## Excerpts from spatial question data:
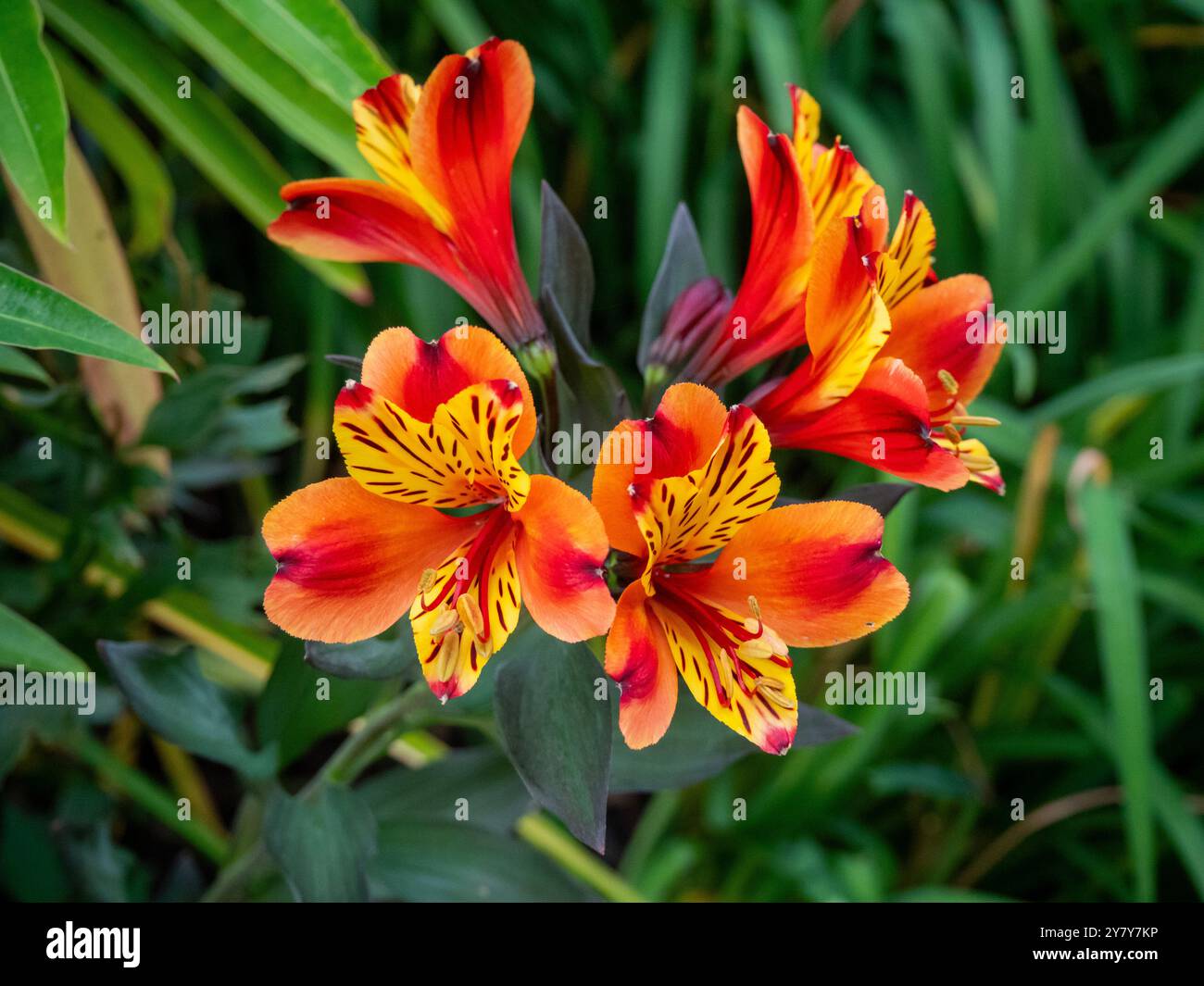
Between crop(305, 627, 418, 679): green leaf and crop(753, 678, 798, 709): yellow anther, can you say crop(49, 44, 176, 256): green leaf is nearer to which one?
crop(305, 627, 418, 679): green leaf

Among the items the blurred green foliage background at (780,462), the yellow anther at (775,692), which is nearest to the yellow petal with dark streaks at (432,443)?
the yellow anther at (775,692)

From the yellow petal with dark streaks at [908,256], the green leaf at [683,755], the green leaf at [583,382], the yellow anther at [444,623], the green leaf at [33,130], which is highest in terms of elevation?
the green leaf at [33,130]

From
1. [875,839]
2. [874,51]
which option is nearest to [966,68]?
[874,51]

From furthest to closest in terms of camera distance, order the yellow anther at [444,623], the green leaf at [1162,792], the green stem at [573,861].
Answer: the green leaf at [1162,792]
the green stem at [573,861]
the yellow anther at [444,623]

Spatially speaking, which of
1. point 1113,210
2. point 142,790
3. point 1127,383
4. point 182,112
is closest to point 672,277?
point 182,112

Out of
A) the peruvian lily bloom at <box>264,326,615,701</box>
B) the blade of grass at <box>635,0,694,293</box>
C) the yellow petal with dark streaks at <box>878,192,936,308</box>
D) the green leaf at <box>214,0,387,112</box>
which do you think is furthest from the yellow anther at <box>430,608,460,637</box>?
the blade of grass at <box>635,0,694,293</box>

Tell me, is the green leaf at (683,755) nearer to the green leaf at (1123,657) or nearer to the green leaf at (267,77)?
the green leaf at (267,77)

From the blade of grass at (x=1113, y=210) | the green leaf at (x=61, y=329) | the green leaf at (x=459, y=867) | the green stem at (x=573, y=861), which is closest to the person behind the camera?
the green leaf at (x=61, y=329)

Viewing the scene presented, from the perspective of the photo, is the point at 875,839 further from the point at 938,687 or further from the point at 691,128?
the point at 691,128
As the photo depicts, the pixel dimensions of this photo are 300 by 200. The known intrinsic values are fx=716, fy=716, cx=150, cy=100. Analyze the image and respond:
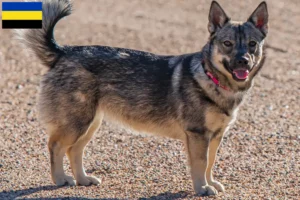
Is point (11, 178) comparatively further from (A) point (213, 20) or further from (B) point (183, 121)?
(A) point (213, 20)

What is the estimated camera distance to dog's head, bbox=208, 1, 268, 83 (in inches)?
258

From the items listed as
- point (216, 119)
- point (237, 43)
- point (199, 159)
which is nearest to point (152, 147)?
point (199, 159)

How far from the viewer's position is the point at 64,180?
6910 mm

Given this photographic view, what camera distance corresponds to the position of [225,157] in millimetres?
7949

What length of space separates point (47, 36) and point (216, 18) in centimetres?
165

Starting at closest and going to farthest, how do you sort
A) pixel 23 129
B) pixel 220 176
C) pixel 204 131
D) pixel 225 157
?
pixel 204 131
pixel 220 176
pixel 225 157
pixel 23 129

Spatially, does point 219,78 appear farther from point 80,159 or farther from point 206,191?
point 80,159

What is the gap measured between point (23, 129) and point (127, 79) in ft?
7.49

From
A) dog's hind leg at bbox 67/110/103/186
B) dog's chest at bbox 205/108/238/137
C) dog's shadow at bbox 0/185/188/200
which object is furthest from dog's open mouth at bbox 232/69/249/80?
dog's hind leg at bbox 67/110/103/186

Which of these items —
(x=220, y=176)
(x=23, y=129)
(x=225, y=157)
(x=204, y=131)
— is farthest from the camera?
(x=23, y=129)

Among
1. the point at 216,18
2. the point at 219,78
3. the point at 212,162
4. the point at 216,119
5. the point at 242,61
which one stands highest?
the point at 216,18

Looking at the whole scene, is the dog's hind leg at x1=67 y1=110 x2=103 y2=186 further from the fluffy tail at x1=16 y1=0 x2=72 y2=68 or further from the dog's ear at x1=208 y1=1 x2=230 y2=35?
the dog's ear at x1=208 y1=1 x2=230 y2=35

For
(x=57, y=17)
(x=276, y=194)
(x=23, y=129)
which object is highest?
(x=57, y=17)

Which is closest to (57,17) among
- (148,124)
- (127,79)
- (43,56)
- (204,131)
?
(43,56)
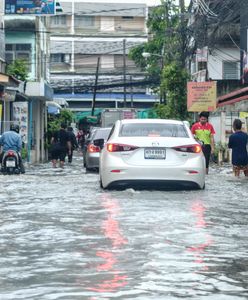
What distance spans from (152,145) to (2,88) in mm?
17292

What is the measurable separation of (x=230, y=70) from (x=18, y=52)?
10928 millimetres

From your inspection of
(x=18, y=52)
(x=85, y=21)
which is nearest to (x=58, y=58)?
(x=85, y=21)

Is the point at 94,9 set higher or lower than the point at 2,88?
higher

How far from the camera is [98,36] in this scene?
90062 millimetres

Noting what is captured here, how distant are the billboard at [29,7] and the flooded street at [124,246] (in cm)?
2603

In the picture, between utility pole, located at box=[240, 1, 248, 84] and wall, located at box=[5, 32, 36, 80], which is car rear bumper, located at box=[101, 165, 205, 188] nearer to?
utility pole, located at box=[240, 1, 248, 84]

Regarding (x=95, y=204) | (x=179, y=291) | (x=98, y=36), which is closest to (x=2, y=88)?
(x=95, y=204)

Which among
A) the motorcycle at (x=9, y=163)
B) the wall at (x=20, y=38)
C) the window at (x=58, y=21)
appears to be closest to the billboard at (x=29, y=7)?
the wall at (x=20, y=38)

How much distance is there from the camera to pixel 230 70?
47.5 metres

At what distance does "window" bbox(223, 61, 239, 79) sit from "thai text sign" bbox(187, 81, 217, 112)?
10182 mm

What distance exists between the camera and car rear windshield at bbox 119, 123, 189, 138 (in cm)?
1686

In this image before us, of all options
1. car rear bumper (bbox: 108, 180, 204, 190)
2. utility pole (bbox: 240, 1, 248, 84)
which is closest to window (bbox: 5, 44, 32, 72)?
utility pole (bbox: 240, 1, 248, 84)

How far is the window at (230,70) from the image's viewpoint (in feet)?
154

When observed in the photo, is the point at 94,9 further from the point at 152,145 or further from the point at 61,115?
the point at 152,145
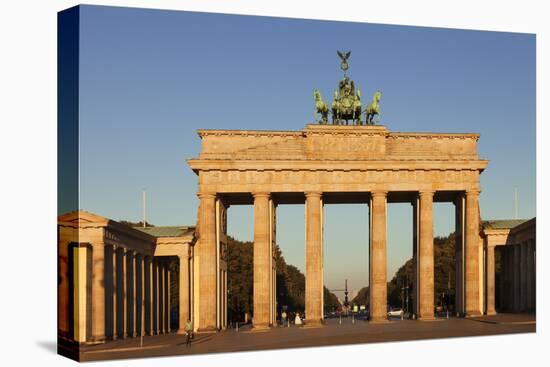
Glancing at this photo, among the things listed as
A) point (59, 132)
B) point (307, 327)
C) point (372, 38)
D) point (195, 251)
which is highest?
point (372, 38)

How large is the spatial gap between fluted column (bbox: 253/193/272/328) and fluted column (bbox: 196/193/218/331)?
107 inches

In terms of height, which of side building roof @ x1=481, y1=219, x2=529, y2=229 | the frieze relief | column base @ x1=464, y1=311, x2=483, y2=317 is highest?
the frieze relief

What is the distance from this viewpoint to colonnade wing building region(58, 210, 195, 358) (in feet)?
164

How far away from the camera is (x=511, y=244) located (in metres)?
77.4

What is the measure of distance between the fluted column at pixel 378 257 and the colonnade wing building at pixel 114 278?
1178 cm

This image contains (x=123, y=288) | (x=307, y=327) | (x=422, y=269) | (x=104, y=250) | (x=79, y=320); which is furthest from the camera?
(x=422, y=269)

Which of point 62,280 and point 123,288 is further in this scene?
point 123,288

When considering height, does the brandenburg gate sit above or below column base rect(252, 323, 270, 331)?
above

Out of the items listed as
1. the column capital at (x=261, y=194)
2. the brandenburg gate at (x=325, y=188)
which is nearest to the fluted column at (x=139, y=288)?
the brandenburg gate at (x=325, y=188)

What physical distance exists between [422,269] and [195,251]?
14989 millimetres

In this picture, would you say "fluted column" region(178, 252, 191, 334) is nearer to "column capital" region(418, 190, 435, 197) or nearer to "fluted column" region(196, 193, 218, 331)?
"fluted column" region(196, 193, 218, 331)

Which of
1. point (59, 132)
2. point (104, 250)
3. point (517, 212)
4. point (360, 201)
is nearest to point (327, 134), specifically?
point (360, 201)

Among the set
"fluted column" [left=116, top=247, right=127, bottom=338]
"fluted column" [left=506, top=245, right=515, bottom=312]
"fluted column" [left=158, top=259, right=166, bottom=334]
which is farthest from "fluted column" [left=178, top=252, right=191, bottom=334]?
"fluted column" [left=506, top=245, right=515, bottom=312]

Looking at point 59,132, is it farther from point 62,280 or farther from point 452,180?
point 452,180
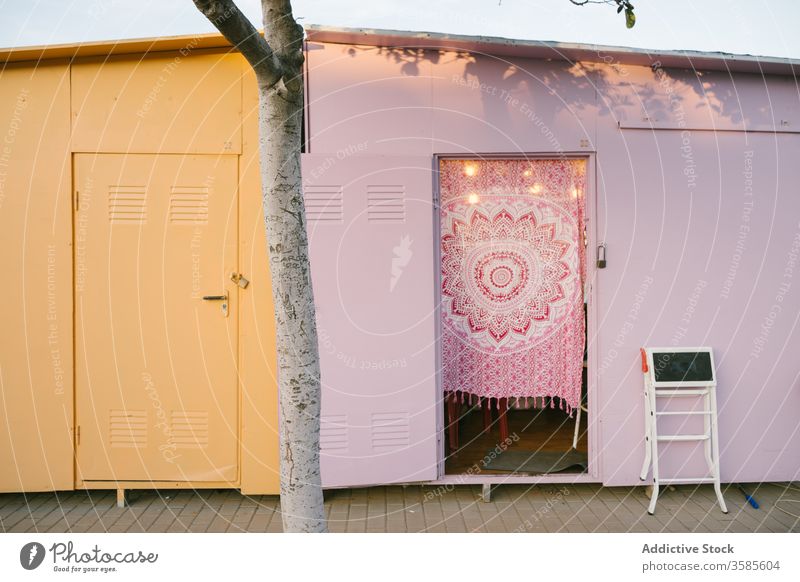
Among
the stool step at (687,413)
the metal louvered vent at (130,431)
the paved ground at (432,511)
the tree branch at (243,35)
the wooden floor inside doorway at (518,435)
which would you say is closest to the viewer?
the tree branch at (243,35)

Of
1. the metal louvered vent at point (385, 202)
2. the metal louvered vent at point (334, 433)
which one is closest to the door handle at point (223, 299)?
the metal louvered vent at point (334, 433)

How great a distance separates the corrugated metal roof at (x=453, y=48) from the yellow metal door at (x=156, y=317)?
0.69 m

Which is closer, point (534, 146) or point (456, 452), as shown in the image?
point (534, 146)

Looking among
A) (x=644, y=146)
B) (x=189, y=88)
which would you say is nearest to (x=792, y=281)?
(x=644, y=146)

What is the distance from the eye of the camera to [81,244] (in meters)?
4.55

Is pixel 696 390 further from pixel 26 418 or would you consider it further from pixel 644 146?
pixel 26 418

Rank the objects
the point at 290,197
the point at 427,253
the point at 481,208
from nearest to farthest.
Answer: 1. the point at 290,197
2. the point at 427,253
3. the point at 481,208

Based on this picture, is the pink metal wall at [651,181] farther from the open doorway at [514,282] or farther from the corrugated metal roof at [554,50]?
the open doorway at [514,282]

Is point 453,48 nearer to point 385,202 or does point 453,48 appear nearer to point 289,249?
point 385,202

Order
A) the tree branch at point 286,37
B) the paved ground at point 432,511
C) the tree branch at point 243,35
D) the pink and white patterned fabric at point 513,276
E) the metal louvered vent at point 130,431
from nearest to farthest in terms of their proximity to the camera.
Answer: the tree branch at point 243,35 → the tree branch at point 286,37 → the paved ground at point 432,511 → the metal louvered vent at point 130,431 → the pink and white patterned fabric at point 513,276

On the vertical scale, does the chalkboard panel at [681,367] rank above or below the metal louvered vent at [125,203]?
below

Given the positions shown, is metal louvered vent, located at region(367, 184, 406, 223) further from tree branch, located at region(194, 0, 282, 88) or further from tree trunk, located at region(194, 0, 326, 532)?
tree branch, located at region(194, 0, 282, 88)

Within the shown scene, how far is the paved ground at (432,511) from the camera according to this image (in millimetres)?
4223
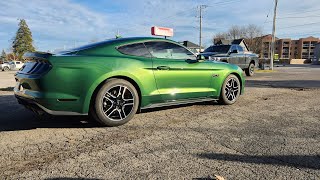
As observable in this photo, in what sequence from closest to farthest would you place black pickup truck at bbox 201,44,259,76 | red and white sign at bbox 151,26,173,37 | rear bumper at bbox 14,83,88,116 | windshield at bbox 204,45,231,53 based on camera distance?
rear bumper at bbox 14,83,88,116 < black pickup truck at bbox 201,44,259,76 < windshield at bbox 204,45,231,53 < red and white sign at bbox 151,26,173,37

## WHAT YOU NEED TO DO:
Gather each line in the rows above that contains the string "exists". Case counts.

## PROBLEM SOLUTION:
What distance exists between the camera and car rear windshield at bbox 119, 123, 189, 138 (in cm)?
What physical distance exists between [422,269] and [195,251]?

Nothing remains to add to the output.